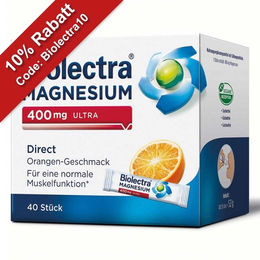 Biolectra Magnesium 400 mg Oxid Sticks für Sportler sowie Schwangere und Stillende – Bild 1 von 1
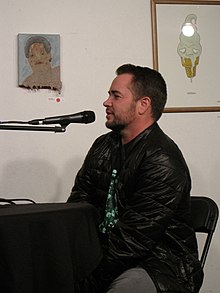 Ian Harvie, an American comedian and openly transgender man. The Dork Forest at Meltdown Comics, 29 November 2011(2).jpg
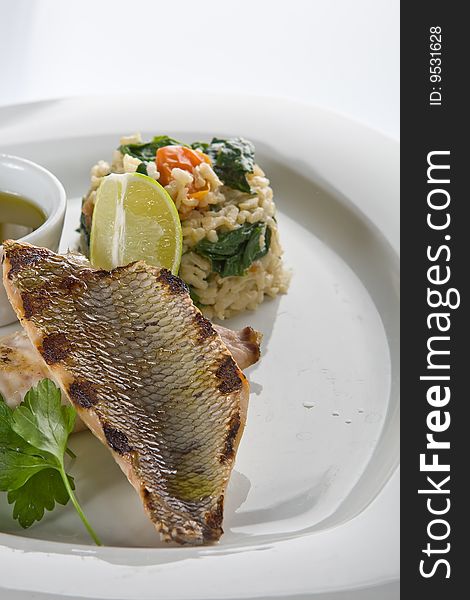 Grilled fish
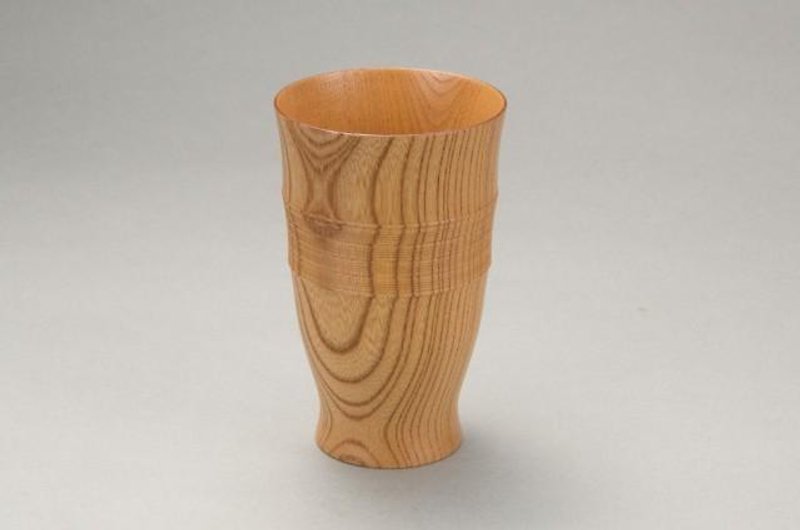Keyaki Cup 350 Natural - Mugs - Wood Khaki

### Your goal
Beginning with the line that has "Grilled fish", repeat each remaining line of the data above word for word, keeping pictures out.

### Output for this exercise
 Grilled fish
Keyaki Cup 350 Natural - Mugs - Wood Khaki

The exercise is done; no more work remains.